I'm launching a job to aws-batch and I get the following:

$ nextflow run aws.pipeline.nf -c aws.2.config -w s3://mybucket
N E X T F L O W  ~  version 0.26.0
Launching `ucgd.pipeline.nf` [scruffy_church] - revision: e420bfdbfd
Exception in thread "Thread-1" java.lang.IllegalArgumentException: Key cannot be empty
        at com.amazonaws.util.ValidationUtils.assertStringNotEmpty(ValidationUtils.java:89)
        at com.amazonaws.services.s3.AmazonS3Client.getObject(AmazonS3Client.java:1347)
        at com.amazonaws.services.s3.AmazonS3Client.getObject(AmazonS3Client.java:1259)

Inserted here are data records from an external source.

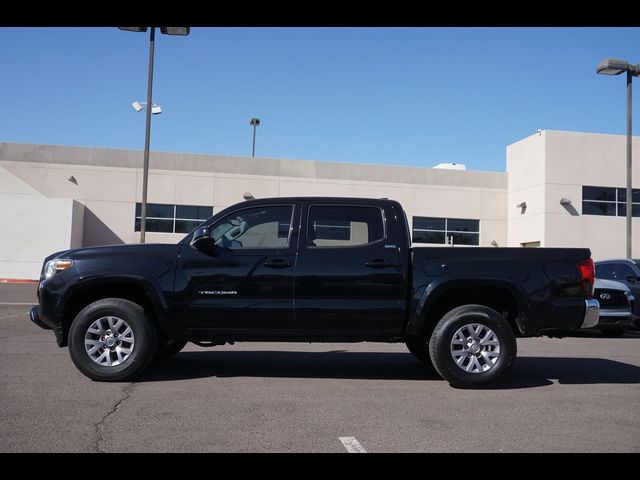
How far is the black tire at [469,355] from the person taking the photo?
22.5 feet

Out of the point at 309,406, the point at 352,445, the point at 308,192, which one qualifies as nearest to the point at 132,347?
the point at 309,406

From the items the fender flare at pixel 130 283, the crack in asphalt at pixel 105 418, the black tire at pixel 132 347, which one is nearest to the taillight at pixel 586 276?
the fender flare at pixel 130 283

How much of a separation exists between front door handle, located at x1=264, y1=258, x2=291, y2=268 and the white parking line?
248 cm

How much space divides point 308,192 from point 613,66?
16.7 metres

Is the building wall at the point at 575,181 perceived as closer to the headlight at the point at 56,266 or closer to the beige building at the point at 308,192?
the beige building at the point at 308,192

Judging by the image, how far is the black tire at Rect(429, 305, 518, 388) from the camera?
6.85m

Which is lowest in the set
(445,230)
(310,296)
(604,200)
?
(310,296)

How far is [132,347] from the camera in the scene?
6906mm

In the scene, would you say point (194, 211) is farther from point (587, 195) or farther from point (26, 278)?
point (587, 195)

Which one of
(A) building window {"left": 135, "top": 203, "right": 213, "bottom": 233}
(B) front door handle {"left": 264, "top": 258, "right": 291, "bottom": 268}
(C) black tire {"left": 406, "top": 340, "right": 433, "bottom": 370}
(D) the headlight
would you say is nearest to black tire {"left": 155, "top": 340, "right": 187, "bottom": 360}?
(D) the headlight

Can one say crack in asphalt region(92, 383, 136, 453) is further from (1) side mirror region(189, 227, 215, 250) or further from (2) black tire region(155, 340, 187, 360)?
(1) side mirror region(189, 227, 215, 250)

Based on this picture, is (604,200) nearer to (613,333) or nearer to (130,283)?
(613,333)

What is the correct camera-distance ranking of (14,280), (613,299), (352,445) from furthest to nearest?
(14,280) < (613,299) < (352,445)
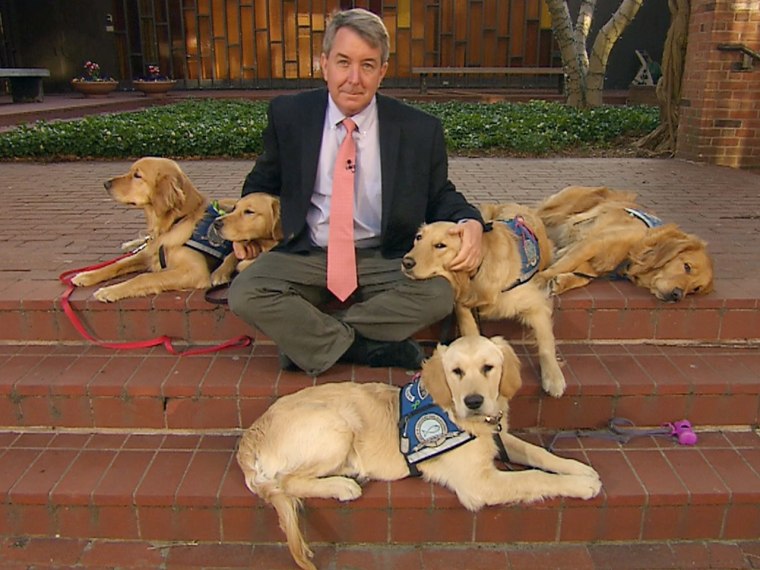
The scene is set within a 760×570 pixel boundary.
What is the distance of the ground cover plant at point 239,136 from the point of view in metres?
9.53

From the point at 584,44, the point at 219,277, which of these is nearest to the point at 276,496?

        at com.upplication.s3fs.AmazonS3Client.getObject(AmazonS3Client.java:91)
        at com.upplication.s3fs.util.S3ObjectSummaryLookup.getS3Object(S3ObjectSummaryLookup.java:197)

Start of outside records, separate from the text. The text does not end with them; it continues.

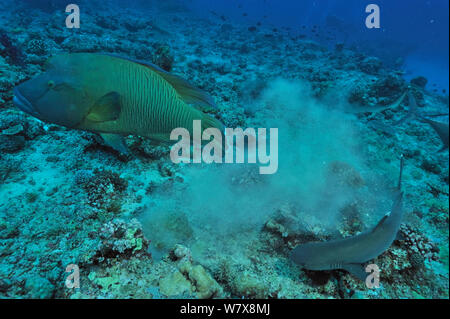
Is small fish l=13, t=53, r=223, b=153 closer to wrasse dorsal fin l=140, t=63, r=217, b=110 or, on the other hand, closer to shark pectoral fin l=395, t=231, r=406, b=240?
wrasse dorsal fin l=140, t=63, r=217, b=110

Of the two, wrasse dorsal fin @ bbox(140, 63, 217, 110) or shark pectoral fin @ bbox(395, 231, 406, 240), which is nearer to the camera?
wrasse dorsal fin @ bbox(140, 63, 217, 110)

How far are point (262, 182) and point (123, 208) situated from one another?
107 inches

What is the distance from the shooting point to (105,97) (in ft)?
5.33

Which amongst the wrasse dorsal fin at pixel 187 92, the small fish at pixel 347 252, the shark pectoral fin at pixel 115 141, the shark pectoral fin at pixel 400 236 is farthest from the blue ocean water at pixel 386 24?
the shark pectoral fin at pixel 115 141

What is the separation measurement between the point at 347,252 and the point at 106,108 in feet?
9.60

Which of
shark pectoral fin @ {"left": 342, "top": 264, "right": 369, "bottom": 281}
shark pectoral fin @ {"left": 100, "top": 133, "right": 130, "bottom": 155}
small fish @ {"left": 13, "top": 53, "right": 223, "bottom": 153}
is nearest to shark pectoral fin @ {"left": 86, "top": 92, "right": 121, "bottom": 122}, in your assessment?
small fish @ {"left": 13, "top": 53, "right": 223, "bottom": 153}

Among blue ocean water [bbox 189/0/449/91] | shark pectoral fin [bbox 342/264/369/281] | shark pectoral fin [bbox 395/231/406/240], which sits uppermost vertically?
blue ocean water [bbox 189/0/449/91]

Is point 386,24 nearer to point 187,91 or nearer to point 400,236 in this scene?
point 400,236

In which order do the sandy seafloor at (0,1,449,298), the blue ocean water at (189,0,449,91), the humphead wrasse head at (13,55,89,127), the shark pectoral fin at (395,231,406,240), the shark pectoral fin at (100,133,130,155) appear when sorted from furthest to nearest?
the blue ocean water at (189,0,449,91) → the shark pectoral fin at (395,231,406,240) → the sandy seafloor at (0,1,449,298) → the shark pectoral fin at (100,133,130,155) → the humphead wrasse head at (13,55,89,127)

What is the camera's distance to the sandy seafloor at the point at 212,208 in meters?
2.62

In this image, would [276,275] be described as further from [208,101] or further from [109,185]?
[109,185]

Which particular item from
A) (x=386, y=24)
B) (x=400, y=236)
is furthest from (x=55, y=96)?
(x=386, y=24)

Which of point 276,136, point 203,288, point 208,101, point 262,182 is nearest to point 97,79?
point 208,101

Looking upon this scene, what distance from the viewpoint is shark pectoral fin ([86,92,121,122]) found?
5.35 feet
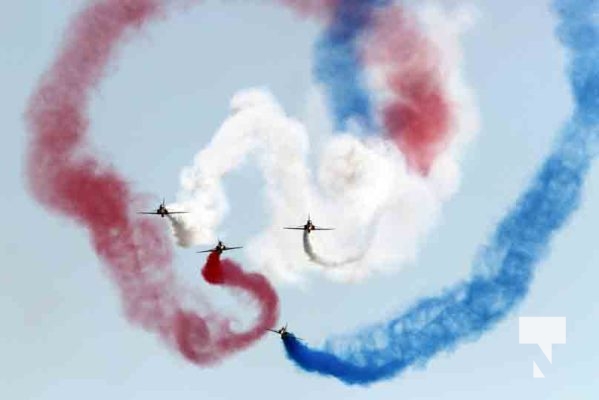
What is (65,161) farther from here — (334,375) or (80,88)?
(334,375)

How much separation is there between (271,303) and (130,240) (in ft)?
25.4

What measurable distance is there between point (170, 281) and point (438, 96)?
52.4 ft

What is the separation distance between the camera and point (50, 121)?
70.1 metres

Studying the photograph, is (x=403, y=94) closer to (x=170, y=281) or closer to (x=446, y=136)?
(x=446, y=136)

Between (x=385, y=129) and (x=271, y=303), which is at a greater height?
(x=385, y=129)

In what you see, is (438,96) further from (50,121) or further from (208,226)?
(50,121)

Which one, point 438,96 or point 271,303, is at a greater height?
point 438,96

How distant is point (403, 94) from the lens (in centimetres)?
7138

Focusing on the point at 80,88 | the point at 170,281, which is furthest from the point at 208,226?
the point at 80,88

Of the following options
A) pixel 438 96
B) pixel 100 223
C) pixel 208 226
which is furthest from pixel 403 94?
pixel 100 223

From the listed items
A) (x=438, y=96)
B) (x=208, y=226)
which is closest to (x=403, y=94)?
(x=438, y=96)

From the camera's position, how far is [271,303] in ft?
242

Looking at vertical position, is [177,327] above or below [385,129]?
below

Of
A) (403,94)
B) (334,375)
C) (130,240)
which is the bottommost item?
(334,375)
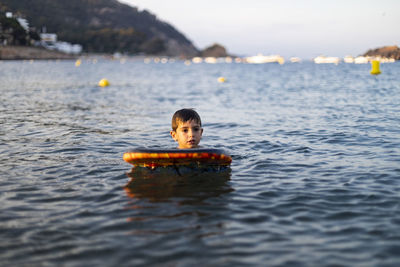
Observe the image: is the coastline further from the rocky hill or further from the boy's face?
the boy's face

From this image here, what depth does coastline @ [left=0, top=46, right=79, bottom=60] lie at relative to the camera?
126000 millimetres

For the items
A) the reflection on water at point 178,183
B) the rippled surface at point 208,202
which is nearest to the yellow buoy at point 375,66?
the rippled surface at point 208,202

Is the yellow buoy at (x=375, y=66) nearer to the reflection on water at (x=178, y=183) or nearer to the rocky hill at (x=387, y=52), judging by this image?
the rocky hill at (x=387, y=52)

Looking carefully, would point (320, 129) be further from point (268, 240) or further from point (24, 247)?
A: point (24, 247)

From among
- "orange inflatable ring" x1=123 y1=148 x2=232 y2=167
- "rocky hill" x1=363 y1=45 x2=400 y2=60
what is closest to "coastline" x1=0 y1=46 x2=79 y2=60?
"rocky hill" x1=363 y1=45 x2=400 y2=60

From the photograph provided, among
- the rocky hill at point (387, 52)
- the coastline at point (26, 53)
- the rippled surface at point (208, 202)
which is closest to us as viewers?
the rippled surface at point (208, 202)

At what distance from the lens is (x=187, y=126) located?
7.58 m

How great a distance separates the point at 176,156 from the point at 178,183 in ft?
1.59

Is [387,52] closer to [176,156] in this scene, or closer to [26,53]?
[176,156]

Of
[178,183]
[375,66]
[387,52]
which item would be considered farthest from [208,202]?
[375,66]

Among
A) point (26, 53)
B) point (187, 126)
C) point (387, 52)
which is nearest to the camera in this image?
point (187, 126)

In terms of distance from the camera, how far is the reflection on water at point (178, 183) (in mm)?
6413

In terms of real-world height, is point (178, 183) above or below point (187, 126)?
below

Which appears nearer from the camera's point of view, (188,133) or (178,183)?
(178,183)
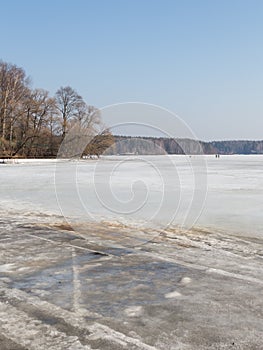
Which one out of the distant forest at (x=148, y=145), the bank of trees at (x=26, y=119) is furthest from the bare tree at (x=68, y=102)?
the distant forest at (x=148, y=145)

        at com.upplication.s3fs.util.S3ObjectSummaryLookup.lookup(S3ObjectSummaryLookup.java:88)
        at com.upplication.s3fs.S3FileSystemProvider.readAttributes(S3FileSystemProvider.java:636)
        at java.nio.file.Files.readAttributes(Files.java:1737)

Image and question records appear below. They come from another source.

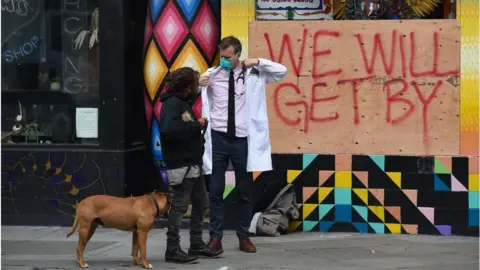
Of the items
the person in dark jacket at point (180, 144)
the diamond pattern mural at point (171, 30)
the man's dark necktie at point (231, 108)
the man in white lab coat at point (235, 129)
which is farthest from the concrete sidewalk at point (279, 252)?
the diamond pattern mural at point (171, 30)

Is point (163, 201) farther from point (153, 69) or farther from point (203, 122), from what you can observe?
point (153, 69)

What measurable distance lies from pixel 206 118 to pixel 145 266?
133 centimetres

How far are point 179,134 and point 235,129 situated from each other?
0.84 meters

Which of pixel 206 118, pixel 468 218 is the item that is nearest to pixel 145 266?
pixel 206 118

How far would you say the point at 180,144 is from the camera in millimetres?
7984

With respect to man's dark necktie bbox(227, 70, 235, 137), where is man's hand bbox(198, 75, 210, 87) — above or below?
above

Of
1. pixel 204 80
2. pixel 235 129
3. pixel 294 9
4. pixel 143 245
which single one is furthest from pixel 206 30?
pixel 143 245

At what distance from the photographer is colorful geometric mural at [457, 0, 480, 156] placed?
9508 millimetres

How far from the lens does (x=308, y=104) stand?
983 cm

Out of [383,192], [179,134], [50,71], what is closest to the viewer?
[179,134]

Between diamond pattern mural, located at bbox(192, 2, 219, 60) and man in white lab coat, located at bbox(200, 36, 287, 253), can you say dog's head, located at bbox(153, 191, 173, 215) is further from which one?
diamond pattern mural, located at bbox(192, 2, 219, 60)

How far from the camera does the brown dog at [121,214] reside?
7.91 meters

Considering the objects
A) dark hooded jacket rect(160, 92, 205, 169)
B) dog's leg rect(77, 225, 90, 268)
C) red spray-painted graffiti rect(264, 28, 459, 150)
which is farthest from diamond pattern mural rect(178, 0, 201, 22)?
dog's leg rect(77, 225, 90, 268)

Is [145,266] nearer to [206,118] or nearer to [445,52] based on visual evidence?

        at java.nio.file.FileTreeWalker.getAttributes(FileTreeWalker.java:219)
        at java.nio.file.FileTreeWalker.visit(FileTreeWalker.java:276)
        at java.nio.file.FileTreeWalker.walk(FileTreeWalker.java:322)
        at java.nio.file.Files.walkFileTree(Files.java:2662)
        at nextflow.file.FileHelper.visitFiles(FileHelper.groovy:720)
        at nextflow.file.FileHelper$visitFiles$1.call(Unknown Source)
        at org.codehaus.groovy.runtime.callsite.CallSiteArray.defaultCall(CallSiteArray.java:48)
        at org.codehaus.groovy.runtime.callsite.AbstractCallSite.call(AbstractCallSite.java:113)
        at org.codehaus.groovy.runtime.callsite.AbstractCallSite.call(AbstractCallSite.java:149)
        at nextflow.Channel$_pathImpl_closure3.doCall(Channel.groovy:269)
        at nextflow.Channel$_pathImpl_closure3.doCall(Channel.groovy)
        at sun.reflect.NativeMethodAccessorImpl.invoke0(Native Method)
        at sun.reflect.NativeMethodAccessorImpl.invoke(NativeMethodAccessorImpl.java:62)
        at sun.reflect.DelegatingMethodAccessorImpl.invoke(DelegatingMethodAccessorImpl.java:43)
        at java.lang.reflect.Method.invoke(Method.java:498)
        at org.codehaus.groovy.reflection.CachedMethod.invoke(CachedMethod.java:93)
        at groovy.lang.MetaMethod.doMethodInvoke(MetaMethod.java:325)
        at org.codehaus.groovy.runtime.metaclass.ClosureMetaClass.invokeMethod(ClosureMetaClass.java:294)
        at groovy.lang.MetaClassImpl.invokeMethod(MetaClassImpl.java:1022)
        at groovy.lang.Closure.call(Closure.java:414)
        at groovy.lang.Closure.call(Closure.java:408)
        at groovy.lang.Closure.run(Closure.java:495)
        at java.lang.Thread.run(Thread.java:745)
[warm up] executor > awsbatch
[84/85b7e2] Submitted process > fastqc

It writes command files to the bucket [log/sh]

Also when I run a process that just prints a version it works and the log file is readable in my bucket.